Figure 4.4 Analysis of Covariance for Drug Data
The drug data table contains replicated observations. For example, rows 1 and 11 both have Drug = a and x = 11. In modeling fitting, replicated observations can be used to construct a pure error estimate of variation. Another estimate of error can be constructed for unspecified functional forms of covariates, or interactions of nominal effects. These estimates form the basis for a lack of fit test. If the lack of fit error is significant, this indicates that there is some effect in your data not explained by your model.
The covariate, x, accounts for much of the variation in the response previously accounted for by the Drug variable. Thus, even though the model is fit with much less error, the Drug effect is no longer significant. The significance of Drug observed in the main effects model appears to be explained by the covariate.
The least squares means in the covariance model differ from the ordinary means. This is because they are adjusted for the effect of x, the covariate, on the response, y. The least squares means are values predicted for each of the three levels of Drug, when the covariate, x, is held at some neutral value. The neutral value is chosen to be the mean of the covariate, which is 10.7333.

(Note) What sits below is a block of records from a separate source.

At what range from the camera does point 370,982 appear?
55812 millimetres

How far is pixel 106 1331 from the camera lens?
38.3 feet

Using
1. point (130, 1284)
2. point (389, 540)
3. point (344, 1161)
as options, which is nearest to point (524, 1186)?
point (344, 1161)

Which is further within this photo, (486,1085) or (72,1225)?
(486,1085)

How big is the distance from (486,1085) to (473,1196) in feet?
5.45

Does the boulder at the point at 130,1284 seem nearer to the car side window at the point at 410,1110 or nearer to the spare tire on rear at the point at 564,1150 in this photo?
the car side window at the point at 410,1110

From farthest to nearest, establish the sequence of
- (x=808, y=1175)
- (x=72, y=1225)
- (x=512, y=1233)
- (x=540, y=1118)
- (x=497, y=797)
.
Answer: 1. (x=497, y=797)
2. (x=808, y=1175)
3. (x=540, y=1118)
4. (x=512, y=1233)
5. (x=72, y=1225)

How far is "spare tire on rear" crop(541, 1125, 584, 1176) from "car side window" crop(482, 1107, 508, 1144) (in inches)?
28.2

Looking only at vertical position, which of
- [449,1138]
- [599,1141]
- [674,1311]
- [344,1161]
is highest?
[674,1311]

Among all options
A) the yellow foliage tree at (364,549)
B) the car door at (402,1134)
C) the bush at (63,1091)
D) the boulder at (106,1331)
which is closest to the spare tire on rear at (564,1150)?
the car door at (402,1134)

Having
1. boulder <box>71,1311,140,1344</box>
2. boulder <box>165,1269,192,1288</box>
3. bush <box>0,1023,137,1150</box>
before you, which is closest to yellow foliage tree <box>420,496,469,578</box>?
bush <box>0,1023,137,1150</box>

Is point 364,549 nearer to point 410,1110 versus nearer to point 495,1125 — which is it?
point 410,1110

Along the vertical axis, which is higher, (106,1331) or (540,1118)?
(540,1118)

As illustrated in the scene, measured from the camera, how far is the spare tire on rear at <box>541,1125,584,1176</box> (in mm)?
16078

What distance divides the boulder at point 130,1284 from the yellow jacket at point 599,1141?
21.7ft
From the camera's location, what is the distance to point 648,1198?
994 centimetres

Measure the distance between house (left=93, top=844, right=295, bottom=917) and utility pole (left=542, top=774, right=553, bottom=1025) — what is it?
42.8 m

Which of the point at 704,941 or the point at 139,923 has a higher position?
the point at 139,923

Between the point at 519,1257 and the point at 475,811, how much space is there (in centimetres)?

-2.696 - 1.185*Drug[a] - 1.0761*Drug[d] + 0.98718*x
-2.696 - 1.185*(1) -1.0761*(0) + 0.98718*(10.7333) = 6.71
-2.696 - 1.185*(0) -1.0761*(1) + 0.98718*(10.7333) = 6.82
-2.696 - 1.185*(-1) -1.0761*(-1) + 0.98718*(10.7333) = 10.16
Figure 4.5 shows a leverage plot for each effect. Because the covariate is significant, the leverage values for Drug are dispersed somewhat from their least squares means.